How alumni use their BYU education to serve their communities, neighbors, and families.

From the Classroom To the Choir

From the time I was a little girl I was intrigued while watching choristers, noticing their different styles and what made them effective. Years later, at BYU, I jumped at the opportunity to take a conducting class for my music minor. Since then, I have been able to use my own conducting skills not only as a music teacher but also in leading a number of choirs and special programs for church. It is so fun! But perhaps my favorite opportunity for the past 10 years has been conducting a Christmas community choir that includes members from three different denominations in our area. I am ever so grateful to have learned a skill that has been so important to me and has allowed me to serve others in our community.

—Terry Inman Anderson (BS ’74)
Basalt, Idaho

Terry Anderson
Putting her BYU music minor to good use, Terry Anderson has conducted an interfaith Christmas community choir for 10 years. Photo by Brad Slade.

________________________________________

■ LIST OF TASKS
**A.** List each setting in which the writer of the choir story says she has used her conducting skills.
**B.** According to the choir story, how many denominations are represented among the members of the Christmas community choir?
**C.** Quote the choir story from "From the time" to "in our community.".
Base every response on the choir story alone.

Collected data entries:
________________________________________

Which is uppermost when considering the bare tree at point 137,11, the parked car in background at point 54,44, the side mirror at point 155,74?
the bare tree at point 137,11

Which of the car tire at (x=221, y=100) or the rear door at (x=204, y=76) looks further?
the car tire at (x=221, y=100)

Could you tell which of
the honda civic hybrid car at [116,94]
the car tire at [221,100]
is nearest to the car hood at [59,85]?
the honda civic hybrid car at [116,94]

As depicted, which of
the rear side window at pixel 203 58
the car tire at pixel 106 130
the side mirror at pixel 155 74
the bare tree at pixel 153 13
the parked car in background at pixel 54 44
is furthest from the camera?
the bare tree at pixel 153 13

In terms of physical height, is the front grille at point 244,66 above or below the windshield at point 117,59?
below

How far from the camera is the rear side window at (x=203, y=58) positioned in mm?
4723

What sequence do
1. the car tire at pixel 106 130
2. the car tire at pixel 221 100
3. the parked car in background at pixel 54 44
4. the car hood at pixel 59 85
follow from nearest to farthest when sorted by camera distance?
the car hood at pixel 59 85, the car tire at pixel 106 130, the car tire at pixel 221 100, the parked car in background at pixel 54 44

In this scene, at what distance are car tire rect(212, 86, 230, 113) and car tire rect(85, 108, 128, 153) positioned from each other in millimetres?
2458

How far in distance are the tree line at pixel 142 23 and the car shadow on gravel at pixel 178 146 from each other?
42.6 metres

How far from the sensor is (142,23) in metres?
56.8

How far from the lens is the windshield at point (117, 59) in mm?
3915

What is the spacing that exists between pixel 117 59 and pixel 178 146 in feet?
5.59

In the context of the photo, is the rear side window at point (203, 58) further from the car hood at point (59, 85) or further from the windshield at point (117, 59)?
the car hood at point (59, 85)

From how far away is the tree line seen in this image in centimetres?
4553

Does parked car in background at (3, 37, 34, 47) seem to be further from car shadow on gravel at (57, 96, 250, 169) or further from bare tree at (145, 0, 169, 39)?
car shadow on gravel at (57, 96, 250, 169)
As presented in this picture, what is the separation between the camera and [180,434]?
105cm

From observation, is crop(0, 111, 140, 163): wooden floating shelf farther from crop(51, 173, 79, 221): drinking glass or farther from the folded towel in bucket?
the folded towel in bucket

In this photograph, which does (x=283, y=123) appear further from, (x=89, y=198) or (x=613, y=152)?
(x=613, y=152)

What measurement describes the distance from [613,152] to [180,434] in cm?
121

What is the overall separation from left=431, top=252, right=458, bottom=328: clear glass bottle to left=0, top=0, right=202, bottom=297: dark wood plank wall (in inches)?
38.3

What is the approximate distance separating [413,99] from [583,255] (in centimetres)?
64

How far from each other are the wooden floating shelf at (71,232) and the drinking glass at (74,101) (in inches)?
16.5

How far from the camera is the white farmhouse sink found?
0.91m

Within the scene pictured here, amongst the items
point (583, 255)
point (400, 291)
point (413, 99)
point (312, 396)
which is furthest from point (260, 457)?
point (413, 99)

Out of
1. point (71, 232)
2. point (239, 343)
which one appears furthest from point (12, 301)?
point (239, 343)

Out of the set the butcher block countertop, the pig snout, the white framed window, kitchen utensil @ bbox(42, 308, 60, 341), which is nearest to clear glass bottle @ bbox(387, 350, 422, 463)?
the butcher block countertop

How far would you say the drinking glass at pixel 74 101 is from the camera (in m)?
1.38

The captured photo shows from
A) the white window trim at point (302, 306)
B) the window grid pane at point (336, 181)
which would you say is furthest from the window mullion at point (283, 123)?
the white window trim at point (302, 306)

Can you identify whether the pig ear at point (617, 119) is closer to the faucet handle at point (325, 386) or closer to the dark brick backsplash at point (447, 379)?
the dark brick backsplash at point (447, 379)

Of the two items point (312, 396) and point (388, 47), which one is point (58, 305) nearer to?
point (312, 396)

________________________________________

■ CORRECT ANSWERS
**A.**
- As a music teacher
- Leading a number of choirs for church
- Leading special programs for church
- Conducting a Christmas community choir

**B.** Three.

**C.**
From the time I was a little girl I was intrigued while watching choristers, noticing their different styles and what made them effective. Years later, at BYU, I jumped at the opportunity to take a conducting class for my music minor. Since then, I have been able to use my own conducting skills not only as a music teacher but also in leading a number of choirs and special programs for church. It is so fun! But perhaps my favorite opportunity for the past 10 years has been conducting a Christmas community choir that includes members from three different denominations in our area. I am ever so grateful to have learned a skill that has been so important to me and has allowed me to serve others in our community.